◆ Requirement: Rewrite everything from the line containing "From what this image shows, among" down to the line containing "which is seen", substituting "nearest" for "closest" and changing nothing else.

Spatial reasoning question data
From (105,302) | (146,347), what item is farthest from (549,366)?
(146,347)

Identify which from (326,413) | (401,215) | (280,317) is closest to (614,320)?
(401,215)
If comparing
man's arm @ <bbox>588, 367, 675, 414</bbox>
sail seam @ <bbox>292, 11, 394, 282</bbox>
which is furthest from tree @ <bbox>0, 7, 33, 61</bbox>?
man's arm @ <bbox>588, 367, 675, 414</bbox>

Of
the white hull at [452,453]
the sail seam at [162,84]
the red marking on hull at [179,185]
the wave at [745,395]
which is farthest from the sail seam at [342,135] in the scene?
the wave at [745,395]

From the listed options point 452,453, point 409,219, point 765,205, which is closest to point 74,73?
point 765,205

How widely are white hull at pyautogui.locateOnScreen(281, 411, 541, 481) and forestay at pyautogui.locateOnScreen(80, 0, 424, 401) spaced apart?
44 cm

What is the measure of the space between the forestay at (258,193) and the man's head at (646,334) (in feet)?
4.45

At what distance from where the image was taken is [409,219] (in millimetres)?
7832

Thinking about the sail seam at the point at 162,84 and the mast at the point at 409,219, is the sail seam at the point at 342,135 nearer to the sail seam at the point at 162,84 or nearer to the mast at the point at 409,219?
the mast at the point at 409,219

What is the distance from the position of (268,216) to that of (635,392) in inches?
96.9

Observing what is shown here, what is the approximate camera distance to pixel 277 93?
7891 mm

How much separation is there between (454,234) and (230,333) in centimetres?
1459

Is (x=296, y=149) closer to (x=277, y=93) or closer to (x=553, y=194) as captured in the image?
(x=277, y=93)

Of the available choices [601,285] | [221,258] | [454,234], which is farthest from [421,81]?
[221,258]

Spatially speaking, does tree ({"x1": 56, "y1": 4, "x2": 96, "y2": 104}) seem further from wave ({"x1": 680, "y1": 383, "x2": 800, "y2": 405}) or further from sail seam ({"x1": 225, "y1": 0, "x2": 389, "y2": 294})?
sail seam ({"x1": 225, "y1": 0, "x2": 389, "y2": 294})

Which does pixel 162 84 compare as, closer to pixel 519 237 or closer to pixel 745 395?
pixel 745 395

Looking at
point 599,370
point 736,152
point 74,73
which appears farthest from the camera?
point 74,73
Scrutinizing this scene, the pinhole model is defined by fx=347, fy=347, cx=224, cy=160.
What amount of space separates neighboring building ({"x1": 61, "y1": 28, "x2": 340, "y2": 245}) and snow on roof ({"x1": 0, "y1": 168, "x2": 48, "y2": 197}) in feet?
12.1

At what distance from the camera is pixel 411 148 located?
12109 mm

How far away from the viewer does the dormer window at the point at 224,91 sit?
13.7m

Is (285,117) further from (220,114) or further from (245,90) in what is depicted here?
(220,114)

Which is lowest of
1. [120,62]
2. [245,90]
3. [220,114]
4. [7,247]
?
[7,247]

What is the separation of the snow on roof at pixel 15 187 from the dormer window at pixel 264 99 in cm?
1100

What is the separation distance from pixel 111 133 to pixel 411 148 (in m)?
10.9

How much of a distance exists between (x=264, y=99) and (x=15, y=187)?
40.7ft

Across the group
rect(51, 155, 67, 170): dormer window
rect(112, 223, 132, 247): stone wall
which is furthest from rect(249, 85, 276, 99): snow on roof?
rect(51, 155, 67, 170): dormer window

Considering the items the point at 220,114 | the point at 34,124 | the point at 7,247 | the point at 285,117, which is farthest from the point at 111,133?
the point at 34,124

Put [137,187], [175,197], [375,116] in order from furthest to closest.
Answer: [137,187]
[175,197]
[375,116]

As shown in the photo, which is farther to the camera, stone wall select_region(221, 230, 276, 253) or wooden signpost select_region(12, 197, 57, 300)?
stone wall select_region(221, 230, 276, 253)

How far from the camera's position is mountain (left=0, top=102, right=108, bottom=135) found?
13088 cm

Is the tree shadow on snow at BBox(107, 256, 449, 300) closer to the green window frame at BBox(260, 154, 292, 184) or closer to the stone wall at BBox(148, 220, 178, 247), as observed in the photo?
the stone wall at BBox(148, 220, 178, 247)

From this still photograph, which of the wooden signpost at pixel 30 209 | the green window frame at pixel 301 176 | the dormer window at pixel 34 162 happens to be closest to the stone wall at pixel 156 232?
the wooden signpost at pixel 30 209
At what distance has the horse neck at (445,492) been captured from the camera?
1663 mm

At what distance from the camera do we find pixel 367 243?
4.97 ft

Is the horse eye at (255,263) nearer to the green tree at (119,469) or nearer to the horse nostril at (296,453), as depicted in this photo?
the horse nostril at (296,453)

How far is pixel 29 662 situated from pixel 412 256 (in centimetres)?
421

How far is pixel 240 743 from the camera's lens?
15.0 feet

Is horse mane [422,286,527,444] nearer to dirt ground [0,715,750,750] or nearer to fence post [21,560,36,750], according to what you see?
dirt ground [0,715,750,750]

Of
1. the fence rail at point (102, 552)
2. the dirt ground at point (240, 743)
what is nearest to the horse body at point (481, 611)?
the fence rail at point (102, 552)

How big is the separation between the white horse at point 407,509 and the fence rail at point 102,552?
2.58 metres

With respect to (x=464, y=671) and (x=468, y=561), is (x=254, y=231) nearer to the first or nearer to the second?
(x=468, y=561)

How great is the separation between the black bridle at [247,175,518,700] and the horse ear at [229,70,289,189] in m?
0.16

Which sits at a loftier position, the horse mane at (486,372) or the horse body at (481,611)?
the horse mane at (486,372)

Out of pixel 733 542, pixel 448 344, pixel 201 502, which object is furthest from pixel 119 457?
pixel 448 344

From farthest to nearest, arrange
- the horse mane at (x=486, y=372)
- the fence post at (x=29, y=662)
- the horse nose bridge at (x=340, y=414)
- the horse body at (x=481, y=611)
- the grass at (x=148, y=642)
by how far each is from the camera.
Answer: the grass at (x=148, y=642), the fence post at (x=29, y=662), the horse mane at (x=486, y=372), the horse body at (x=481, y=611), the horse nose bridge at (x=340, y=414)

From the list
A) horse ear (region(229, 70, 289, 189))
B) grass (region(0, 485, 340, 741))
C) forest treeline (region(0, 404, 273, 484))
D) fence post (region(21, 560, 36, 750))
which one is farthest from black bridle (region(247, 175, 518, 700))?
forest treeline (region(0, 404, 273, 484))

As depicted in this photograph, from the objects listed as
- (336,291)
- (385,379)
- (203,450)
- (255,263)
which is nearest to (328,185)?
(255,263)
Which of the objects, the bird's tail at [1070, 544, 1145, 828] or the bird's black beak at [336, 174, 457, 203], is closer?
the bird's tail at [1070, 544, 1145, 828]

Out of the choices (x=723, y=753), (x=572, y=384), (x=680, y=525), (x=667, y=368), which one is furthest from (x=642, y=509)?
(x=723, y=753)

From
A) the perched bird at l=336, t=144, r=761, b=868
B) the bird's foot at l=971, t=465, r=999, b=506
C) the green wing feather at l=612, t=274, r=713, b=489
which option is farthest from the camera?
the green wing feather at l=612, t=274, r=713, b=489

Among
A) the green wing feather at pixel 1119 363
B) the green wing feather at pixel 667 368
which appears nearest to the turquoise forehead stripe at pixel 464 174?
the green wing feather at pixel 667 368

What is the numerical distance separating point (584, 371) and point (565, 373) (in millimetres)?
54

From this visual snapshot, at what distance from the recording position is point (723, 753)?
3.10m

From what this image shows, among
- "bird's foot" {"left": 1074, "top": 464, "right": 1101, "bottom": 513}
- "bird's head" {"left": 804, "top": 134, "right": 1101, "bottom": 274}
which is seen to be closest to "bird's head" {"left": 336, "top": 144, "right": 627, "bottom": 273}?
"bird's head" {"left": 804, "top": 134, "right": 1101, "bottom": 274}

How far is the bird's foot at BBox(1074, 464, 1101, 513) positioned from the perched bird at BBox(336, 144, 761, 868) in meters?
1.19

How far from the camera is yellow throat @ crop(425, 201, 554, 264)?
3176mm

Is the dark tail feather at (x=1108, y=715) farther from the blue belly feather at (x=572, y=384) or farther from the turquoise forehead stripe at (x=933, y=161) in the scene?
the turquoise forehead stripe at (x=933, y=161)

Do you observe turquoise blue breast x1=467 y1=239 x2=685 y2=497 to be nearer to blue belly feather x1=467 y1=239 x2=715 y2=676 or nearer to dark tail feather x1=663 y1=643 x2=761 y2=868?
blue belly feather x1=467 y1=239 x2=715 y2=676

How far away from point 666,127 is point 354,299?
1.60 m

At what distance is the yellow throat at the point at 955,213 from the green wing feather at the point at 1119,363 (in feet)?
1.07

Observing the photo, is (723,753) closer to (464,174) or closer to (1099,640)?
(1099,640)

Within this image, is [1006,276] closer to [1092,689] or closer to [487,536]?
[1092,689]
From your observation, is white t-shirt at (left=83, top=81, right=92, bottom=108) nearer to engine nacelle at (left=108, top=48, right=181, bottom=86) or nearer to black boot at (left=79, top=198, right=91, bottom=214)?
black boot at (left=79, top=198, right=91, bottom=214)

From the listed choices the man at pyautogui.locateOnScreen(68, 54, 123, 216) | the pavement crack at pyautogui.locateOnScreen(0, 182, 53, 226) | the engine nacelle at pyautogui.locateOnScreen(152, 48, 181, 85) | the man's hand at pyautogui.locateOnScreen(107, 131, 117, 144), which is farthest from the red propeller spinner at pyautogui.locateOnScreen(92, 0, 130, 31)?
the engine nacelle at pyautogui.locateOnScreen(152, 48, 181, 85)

◆ Result of the task:
From what this image shows, among
- "bird's foot" {"left": 1074, "top": 464, "right": 1101, "bottom": 513}
- "bird's head" {"left": 804, "top": 134, "right": 1101, "bottom": 274}
which is seen to be nearest to "bird's head" {"left": 336, "top": 144, "right": 627, "bottom": 273}?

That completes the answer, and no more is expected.